Dr Nicholson has put Hollamby in contact with a financial advisor and he’s very willing to lend the couple £500,000 against the security of the substantial assets bequeathed to her by Auntie Margaret. Before long, Hollamby is spending the money on a lavish wedding reception and buying Dr Nicholson a luxury car. But later, Hollamby is faced with a tough decision when her Aunt’s solicitor briefs her about a strange clause in the will. For her to inherit the house, she must remain a spinster! Hollamby is devastated; she has to choose between marrying Dr Nicholson and losing her new found wealth or telling him the truth and risk losing him. What will she decide?

Without her hormone pills, Arun is getting even more desperate by the minute. Soon she’s on the phone to a friend on the outside and begging him to smuggle some pills in for her. Just before her visit, Arun is distraught when Colin informs her that her friend has been discovered hiding a quantity of unknown pills in one of his socks and that because the pills were so obviously for her, she’ll have to await adjudication on the punishment block. Horrified, Arun pleads with Colin to allow her to speak with Sister Thomas. As soon as the nun arrives, Arun confesses all – she’s a post-op transsexual – i.e. she was born a man!
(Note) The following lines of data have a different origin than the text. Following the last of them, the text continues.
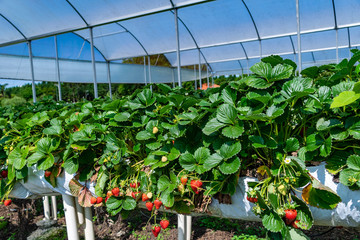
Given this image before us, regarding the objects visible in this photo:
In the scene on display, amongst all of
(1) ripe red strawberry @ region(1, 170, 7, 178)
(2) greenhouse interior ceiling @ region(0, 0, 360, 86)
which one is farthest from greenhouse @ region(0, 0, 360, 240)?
(2) greenhouse interior ceiling @ region(0, 0, 360, 86)

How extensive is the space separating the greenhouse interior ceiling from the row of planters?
309 cm

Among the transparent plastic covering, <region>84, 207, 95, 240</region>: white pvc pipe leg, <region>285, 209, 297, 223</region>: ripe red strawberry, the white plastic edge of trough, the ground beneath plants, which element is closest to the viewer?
<region>285, 209, 297, 223</region>: ripe red strawberry

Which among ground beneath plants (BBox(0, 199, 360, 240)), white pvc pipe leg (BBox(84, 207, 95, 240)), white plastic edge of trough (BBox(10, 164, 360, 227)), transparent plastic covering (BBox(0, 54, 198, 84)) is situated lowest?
ground beneath plants (BBox(0, 199, 360, 240))

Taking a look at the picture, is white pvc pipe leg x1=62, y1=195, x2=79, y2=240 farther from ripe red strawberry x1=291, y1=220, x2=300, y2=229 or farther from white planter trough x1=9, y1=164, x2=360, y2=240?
ripe red strawberry x1=291, y1=220, x2=300, y2=229

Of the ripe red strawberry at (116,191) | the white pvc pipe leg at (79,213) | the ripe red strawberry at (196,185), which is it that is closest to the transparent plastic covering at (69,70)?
the white pvc pipe leg at (79,213)

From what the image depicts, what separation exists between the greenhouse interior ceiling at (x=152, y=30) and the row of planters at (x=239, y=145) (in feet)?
10.1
In another prison, inmate Pat Kerrigan is reading a copy of the prison newsletter when she is interrupted by a PO. It appears that her request to be transferred to Larkhall has been approved. Smiling to herself, she picks up her copy of the newsletter and returns to studying the picture of G-Wing’s inmates proudly holding up Sister Thomas’s charity blanket.

Quotes

Fenner – “So…er…count and recount equipment at all times, and make sure that all equipment is removed and locked up, observing protocol to the T.”
Hollamby – “Why don’t we give them all a couple of machine guns and a rope ladder and be done with it?”

Hollamby – “You haven’t exactly got God’s children for neighbours so don’t get too excited.”
Sister Thomas – “We’re all God’s children.”
Hollamby – “It’s lunch in half an hour so you can judge for yourself if he’s wasted his time on that lot out there.”

Tina – “That’s disgusting! Why don’t you leave her alone? She ain’t never done nothing to you.”
Darlene – “She’s right, you can’t talk like that.”
Sister Thomas – “Thank you for your help but please, don’t get involved on my behalf, she’s clearly disturbed.”
Natalie – “You dress up like a penguin and tell everyone you’re married to Jesus and I’m nuts?”
Sister Thomas – “I prefer to call it a personality disorder.”

Julie S – “Maybe we could do Mrs Hollamby’s wedding.”
Julie J – “Yeah, only I don’t think we’ve got enough foundation to cover up them broken veins around her snout.”

Arun – “Those pills were hormone pills, female hormones.”
Sister Thomas – “Forgive me, but I don’t understand.”
Arun – “Two years ago I had a penis. I was born a boy Sister.”